As Komsomol first secretary Vladimir Isakov explained to NG, 20-year-old leaders are still very rare for the RFCP. There aren’t even that many 30-year-olds at the city and regional level. But at the level of district committees and local branches, there are a lot of student-age leaders. And he confirmed that the golden age for a party member in an important position is around 40: People around this age make up about one-third of the RFCP. Isakov gave the following example: In December 2023, Viktor Tsarikhin, a 36-year-old deputy of the Leningrad Province Legislative Assembly, became the Central Committee secretary for organizational work with regions. Indeed, this area is specifically Afonin’s responsibility. Tsarikhin himself reminded NG that the average age in the RFCP is 53 and a half, according to 2024 data. In other words, young and middle-aged people together make up around 80% of members.

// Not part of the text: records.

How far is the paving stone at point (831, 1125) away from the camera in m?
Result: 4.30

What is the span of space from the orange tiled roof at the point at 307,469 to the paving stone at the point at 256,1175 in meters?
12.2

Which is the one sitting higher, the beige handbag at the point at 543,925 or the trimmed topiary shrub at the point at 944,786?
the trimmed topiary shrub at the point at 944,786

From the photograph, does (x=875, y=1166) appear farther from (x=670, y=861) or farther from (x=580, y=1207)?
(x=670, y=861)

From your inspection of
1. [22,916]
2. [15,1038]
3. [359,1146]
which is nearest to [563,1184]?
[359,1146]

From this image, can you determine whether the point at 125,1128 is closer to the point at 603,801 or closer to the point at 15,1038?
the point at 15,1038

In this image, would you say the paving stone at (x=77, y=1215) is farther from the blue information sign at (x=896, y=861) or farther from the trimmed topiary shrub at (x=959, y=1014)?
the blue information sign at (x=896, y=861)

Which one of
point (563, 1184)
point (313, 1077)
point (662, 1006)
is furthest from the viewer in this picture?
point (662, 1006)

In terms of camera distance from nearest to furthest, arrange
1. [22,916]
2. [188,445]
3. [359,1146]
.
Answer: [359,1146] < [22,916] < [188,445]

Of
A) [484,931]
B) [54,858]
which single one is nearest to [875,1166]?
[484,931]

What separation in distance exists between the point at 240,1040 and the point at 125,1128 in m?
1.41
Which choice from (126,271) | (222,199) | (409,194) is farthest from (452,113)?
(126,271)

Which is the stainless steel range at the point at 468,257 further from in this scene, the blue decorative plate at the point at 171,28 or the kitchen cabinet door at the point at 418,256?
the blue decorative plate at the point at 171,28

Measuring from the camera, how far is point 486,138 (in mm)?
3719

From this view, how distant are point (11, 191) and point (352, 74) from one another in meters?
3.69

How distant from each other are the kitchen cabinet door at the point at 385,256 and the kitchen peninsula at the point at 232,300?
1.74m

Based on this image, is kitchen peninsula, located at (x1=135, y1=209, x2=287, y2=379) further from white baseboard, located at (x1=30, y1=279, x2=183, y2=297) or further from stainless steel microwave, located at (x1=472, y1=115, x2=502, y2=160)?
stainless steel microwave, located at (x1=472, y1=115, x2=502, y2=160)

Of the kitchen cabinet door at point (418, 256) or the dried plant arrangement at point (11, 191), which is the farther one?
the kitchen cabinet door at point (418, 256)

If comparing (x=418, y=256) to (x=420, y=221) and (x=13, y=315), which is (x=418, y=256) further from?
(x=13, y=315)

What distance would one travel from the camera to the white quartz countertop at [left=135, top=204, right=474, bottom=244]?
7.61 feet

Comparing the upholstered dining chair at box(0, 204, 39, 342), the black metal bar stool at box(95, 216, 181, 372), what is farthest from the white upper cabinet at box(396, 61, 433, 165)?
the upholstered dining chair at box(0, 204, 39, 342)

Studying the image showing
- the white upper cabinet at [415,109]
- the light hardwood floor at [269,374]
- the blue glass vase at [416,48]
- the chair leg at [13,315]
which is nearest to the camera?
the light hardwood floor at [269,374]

Konstantin Kalachov, head of the Political Expert Group, told NG: “Most likely, the RFCP has a global objective to support young people in elections and attract them into its ranks. First, back in the 1990s, it was obvious that the party was aging, and second, since the early 2000s it has been clear that today’s pensioners often vote for the party in power.” That’s exactly why the party needs to demonstrate that it has serious opportunities for young people. And tell them there’s no need to join radical left organizations or go nonmainstream when there’s a legal party with specific career ladders. And Altai Territory is probably a kind of experimental testing ground. But Kalachov also sees municipal elections as a meaningful factor, because that’s where young candidates most frequently appear.

Aleksei Mukhin, general director of the Center for Political Information, told NG that specific interested parties within the RFCP – that same Afonin again, for example – appear to be behind the party’s accelerating rejuvenation. It would be logical to assume that he is trying to thereby strengthen his own positions: “The older generation often feels ageist toward young people. And overall, the RFCP is hoping for an act of God that would direct the protest voting block to fall in line to vote for it. At the same time, the RFCP isn’t aiming to bring younger people into the Central Committee leadership. That became obvious after the presidential campaign [see Vol. 76, No. 12, pp. 3‑13],” the expert stressed. According to Mukhin, it was Afonin who realized after the March election that the “old horse” is “spoiling the furrow” after all [a reference to the idiom “an old horse won’t spoil the furrow,” meaning it is safe to stick with something that has worked before. – Trans.] and that under that same act of God the party leadership was unlikely to choose him for that spot. So his only chance to lead the party in the future after all was to aid in its rejuvenation. “Afonin is working with his ‘young guard’ within the RFCP to achieve a tactical advantage in the future. And during perestroika, it was yesterday’s Komsomol members who blew up the CPSU from within,” Mukhin stressed.